Economia

Senza l'ossigeno Ue, recessione e poi fallimento

Da due mesi crescita negativa. Uscendo dall'euro ci vorrebbero dieci anni per far ripartire l'economia

Senza l'ossigeno Ue, recessione e poi fallimento

Da anni, la Grecia è un dead walking , un morto che cammina grazie all'ossigeno, con incorporato il veleno dell'austerity, somministrato dalla Troika Ue-Bce-Fmi. Sono prestiti per un totale di 245 miliardi di euro a tenere ancora in piedi Atene, ovvero i due terzi di un debito complessivo pari a 320 miliardi, il 170% del Pil ellenico. Senza questi aiuti, il Paese sarebbe già arrivato al capolinea della bancarotta sovrana. E se i negoziati tra il governo di Alexis Tsipras e i suoi creditori dovessero fallire, nonostante la ventata di ottimismo diffusa ieri sera, il rischio è che la spina, prima o poi, venga staccata. Aprendo la strada a un prevedibile quanto doloroso default e a un'altrettanto scontata uscita della Grecia dal club dell'euro.

Del resto, il tempo ormai stringe: Atene, inoltre, è in recessione da due mesi e senza un'intesa entro fine febbraio vengono a cadere le condizioni su cui si basa l'assistenza finanziaria. In parole povere, già il primo marzo l'Fmi potrebbe pretendere il rimborso dei 4,6 miliardi di Sirtaki-bond in scadenza. Un primo, potenziale guaio, forse risolvibile con i pochi spiccioli che secondo il ministro delle Finanze, Yanis Varoufakis, restano ancora in cassa. Ma il colpo letale potrebbe essere sferrato dalla Bce: chiudere i rubinetti della liquidità straordinaria finora garantita alle banche, significa condannarle a morte. Con il risultato di creare il panico tra la popolazione: inevitabili sarebbero gli assalti ai Bancomat e agli sportelli delle filiali nel tentativo di recuperare quanto più contante possibile. Un fuggi-fuggi collettivo per mettere in salvo i risparmi in vista del probabile crac. O per proteggerli da misure d'emergenza sulla falsariga di quelle adottate, per esempio, dall'Argentina nel 2001 con il cosiddetto corralito , un cappio che impediva il ritiro dei depositi, lasciati dissanguare dalla svalutazione-monstre del peso. In assenza di un soccorso extra-europeo (Russia, Cina, o Usa) su cui gli esperti restano scettici, alla Grecia non resterebbe che alzare bandiera bianca, dichiarando il default. Anche se forse solo parziale: alcuni creditori verrebbero pagati, altri no. Probabile che Atene scelga in prima battuta di far fronte agli obblighi verso l'Fmi, allo scopo di non tagliare una possibile fonte di aiuti. Ma la bancarotta avrebbe una doppia conseguenza: non solo l'uscita dall'euro, ma anche dall'Unione europea. L'articolo 50 della Carta di Lisbona, infatti, fa esplicito riferimento alla possibilità di abbandonare l'Ue, senza tuttavia contemplare la possibilità di sganciarsi dall'unione monetaria. Insomma: un doppio salto nel vuoto.

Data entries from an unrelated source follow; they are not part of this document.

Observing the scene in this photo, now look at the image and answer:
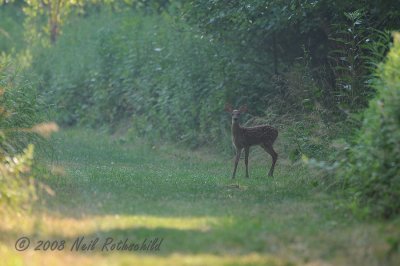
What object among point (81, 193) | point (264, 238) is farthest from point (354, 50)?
point (264, 238)

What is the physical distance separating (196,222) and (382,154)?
8.47ft

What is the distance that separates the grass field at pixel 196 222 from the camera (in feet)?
30.2

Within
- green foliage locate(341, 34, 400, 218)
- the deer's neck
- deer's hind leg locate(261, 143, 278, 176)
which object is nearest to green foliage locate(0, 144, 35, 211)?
green foliage locate(341, 34, 400, 218)

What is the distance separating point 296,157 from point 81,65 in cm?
1490

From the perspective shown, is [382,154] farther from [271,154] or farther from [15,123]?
[15,123]

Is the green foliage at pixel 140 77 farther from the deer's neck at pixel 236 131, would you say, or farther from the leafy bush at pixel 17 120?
the leafy bush at pixel 17 120

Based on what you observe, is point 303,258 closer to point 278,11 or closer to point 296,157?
point 296,157

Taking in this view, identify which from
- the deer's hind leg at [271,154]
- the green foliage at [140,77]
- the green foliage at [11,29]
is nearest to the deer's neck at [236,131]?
the deer's hind leg at [271,154]

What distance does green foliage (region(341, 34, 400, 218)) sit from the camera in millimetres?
10828

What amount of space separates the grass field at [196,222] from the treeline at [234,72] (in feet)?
2.68

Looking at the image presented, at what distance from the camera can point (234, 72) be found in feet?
69.7

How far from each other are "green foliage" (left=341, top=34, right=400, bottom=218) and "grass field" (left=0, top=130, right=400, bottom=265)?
1.09ft

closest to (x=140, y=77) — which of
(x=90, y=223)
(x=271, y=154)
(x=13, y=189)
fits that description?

In ogni caso, il ritorno alla dracma non libererebbe Atene dall'obbligo di ripagare in euro i creditori: per ragioni fiscali il debito ellenico è sottoposto alla legislazione inglese. Così, se queste obbligazioni rimanessero denominate in euro e se la nuova dracma subisse una svalutazione del 50%, il debito pubblico greco - in base a una stima di Commerzbank - decollerebbe dall'attuale 170 al 230% del Pil. Già questa stima dovrebbe far capire quanto sia difficile immaginare per la Grecia un happy end come quello vissuto dall'Islanda, che dal 2010 ha ripreso a crescere dopo aver dichiarato fallimento appena due anni prima.

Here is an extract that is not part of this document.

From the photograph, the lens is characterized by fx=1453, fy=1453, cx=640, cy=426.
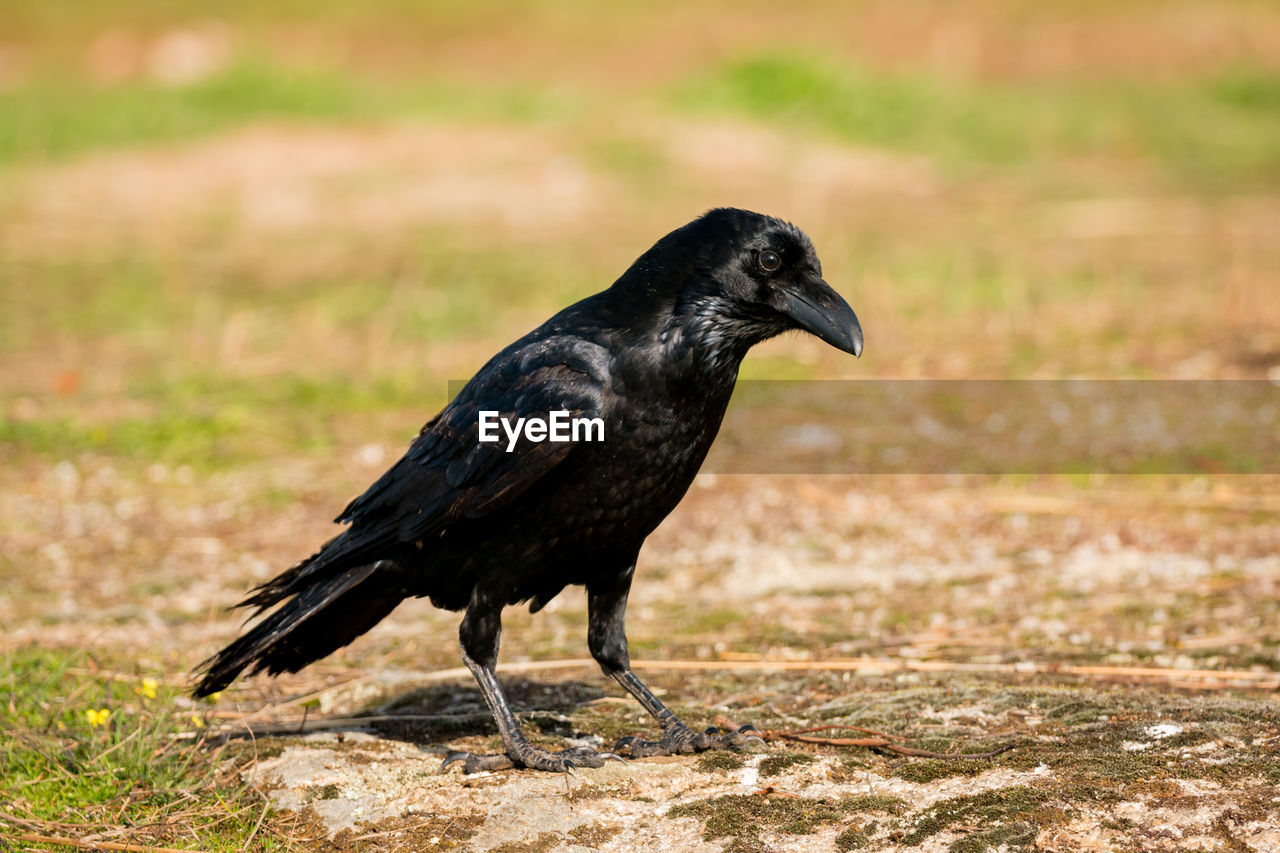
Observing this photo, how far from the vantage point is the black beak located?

Troppi, del resto, i soldi in ballo. Paesi come Italia, Francia e Germania devono «rientrare» di quasi 200 miliardi: la vendetta potrebbe quindi essere consumata attraverso ritorsioni di tipo commerciale. Uscendo dall'Unione europea, il Paese sarebbe comunque esposto a dazi, soggetto a quote di esportazione e importazioni e alle varie forme di protezionismo che regolano il commercio globale. E, con una moneta così indebolita, l'effetto benefico legato a un aumento dell'export verrebbe annullato dall'iper-inflazione generata dai più alti costi da sostenere per gli approvvigionamenti sui mercati internazionali delle materie prime necessarie. L'alternativa? Dedicare risorse alla produzione interna. Ma è un processo lungo: serve almeno un decennio prima di far ripartire l'economia. E tutto questo tempo, la Grecia non ce l'ha.

Kronos finisce sempre per mangiare i propri figli.